Learning Type Inference for Enhanced Dataflow Analysis

Statically analyzing dynamically-typed code is a challenging endeavor, as even seemingly trivial tasks such as determining the targets of procedure calls are non-trivial without knowing the types of objects at compile time. Addressing this challenge, gradual typing is increasingly added to dynamically-typed languages, a prominent example being TypeScript that introduces static typing to JavaScript. Gradual typing improves the developer's ability to verify program behavior, contributing to robust, secure and debuggable programs. In practice, however, users only sparsely annotate types directly. At the same time, conventional type inference faces performance-related challenges as program size grows. Statistical techniques based on machine learning offer faster inference, but although recent approaches demonstrate overall improved accuracy, they still perform significantly worse on user-defined types than on the most common built-in types. Limiting their real-world usefulness even more, they rarely integrate with user-facing applications. We propose CodeTIDAL5, a Transformer-based model trained to reliably predict type annotations. For effective result retrieval and re-integration, we extract usage slices from a program's code property graph. Comparing our approach against recent neural type inference systems, our model outperforms the current state-of-the-art by 7.85% on the ManyTypes4TypeScript benchmark, achieving 71.27% accuracy overall.

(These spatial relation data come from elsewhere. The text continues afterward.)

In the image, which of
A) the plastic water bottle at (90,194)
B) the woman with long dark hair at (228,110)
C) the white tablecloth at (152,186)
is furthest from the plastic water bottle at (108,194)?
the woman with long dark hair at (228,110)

Furthermore, we present JoernTI, an integration of our approach into Joern, an open source static analysis tool, and demonstrate that the analysis benefits from the additional type information. As our model allows for fast inference times even on commodity CPUs, making our system available through Joern leads to high accessibility and facilitates security research.

翻译：静态分析动态类型代码是一项具有挑战性的任务，因为即使像确定过程调用目标这样看似简单的任务，在编译时不知道对象类型的情况下也并非易事。为应对这一挑战，渐进类型被逐步引入动态类型语言，一个典型的例子是TypeScript，它为JavaScript引入了静态类型。渐进类型提升了开发者验证程序行为的能力，从而有助于构建健壮、安全且可调试的程序。然而，在实际应用中，用户直接标注类型的情况很少。与此同时，传统类型推断在程序规模增大时面临性能相关的挑战。基于机器学习的统计技术提供了更快的推断速度，但尽管近期的方法在整体准确性上有所提升，它们在用户自定义类型上的表现仍然明显差于最常见的内置类型。更限制其实际应用价值的是，它们很少与面向用户的应用程序集成。我们提出了CodeTIDAL5，这是一个基于Transformer的模型，经过训练能够可靠地预测类型标注。为了实现有效的结果检索和重新集成，我们从程序的代码属性图中提取使用切片。将我们的方法与最新的神经类型推断系统进行对比，我们的模型在ManyTypes4TypeScript基准测试上以71.27%的总体准确率超越了当前最先进的方法7.85%。此外，我们介绍了JoernTI，这是将我们的方法集成到开源静态分析工具Joern中的实现，并证明了分析从额外的类型信息中受益。由于我们的模型即使在普通CPU上也能实现快速的推断时间，因此通过Joern提供我们的系统具有高度的可访问性，并有助于安全研究。